## [AIM OF THE TASK]
Only one span of the listing below should come back. It runs from the line with "Sezze, vasto incendio" through the line with "Puglia, ecco il", and each of its lines must be reproduced exactly.

## [PROVIDED RECORDS]
━━━━

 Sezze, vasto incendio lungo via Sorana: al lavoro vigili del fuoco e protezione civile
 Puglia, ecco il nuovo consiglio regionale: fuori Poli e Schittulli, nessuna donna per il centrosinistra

━━━━

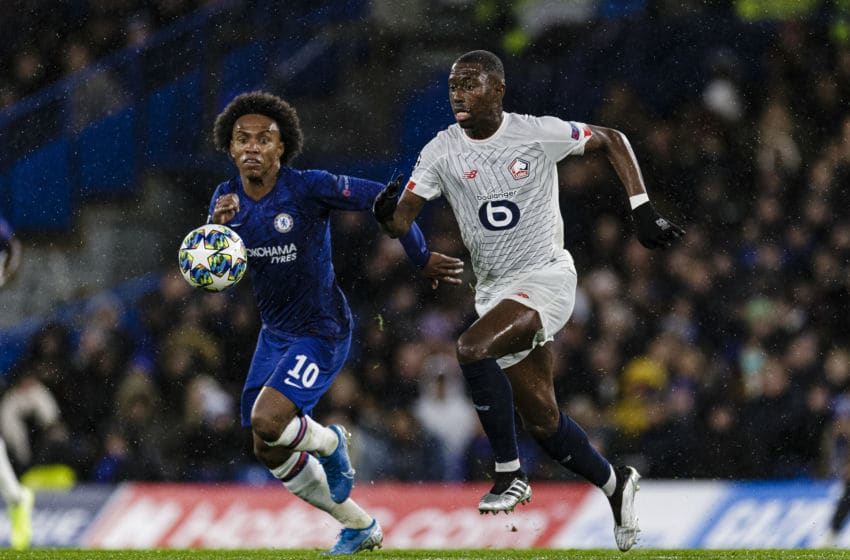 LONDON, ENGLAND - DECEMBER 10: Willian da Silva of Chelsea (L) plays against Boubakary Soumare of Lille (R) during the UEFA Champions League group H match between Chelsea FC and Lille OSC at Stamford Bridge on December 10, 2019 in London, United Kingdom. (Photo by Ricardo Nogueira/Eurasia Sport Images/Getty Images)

━━━━

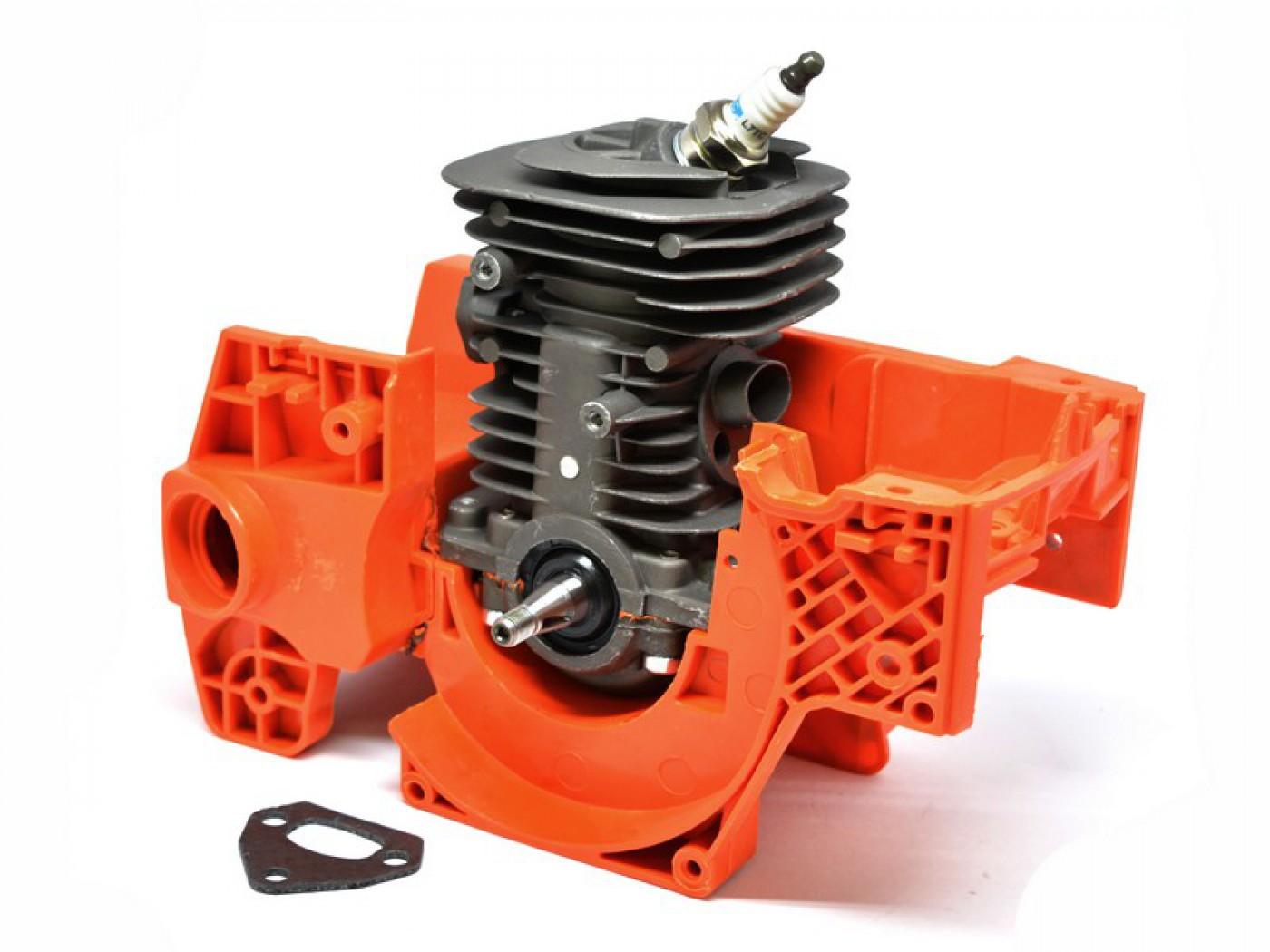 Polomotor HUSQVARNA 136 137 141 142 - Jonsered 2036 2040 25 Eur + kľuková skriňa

━━━━

## [WRITTEN RESPONSE]
 Sezze, vasto incendio lungo via Sorana: al lavoro vigili del fuoco e protezione civile
 Puglia, ecco il nuovo consiglio regionale: fuori Poli e Schittulli, nessuna donna per il centrosinistra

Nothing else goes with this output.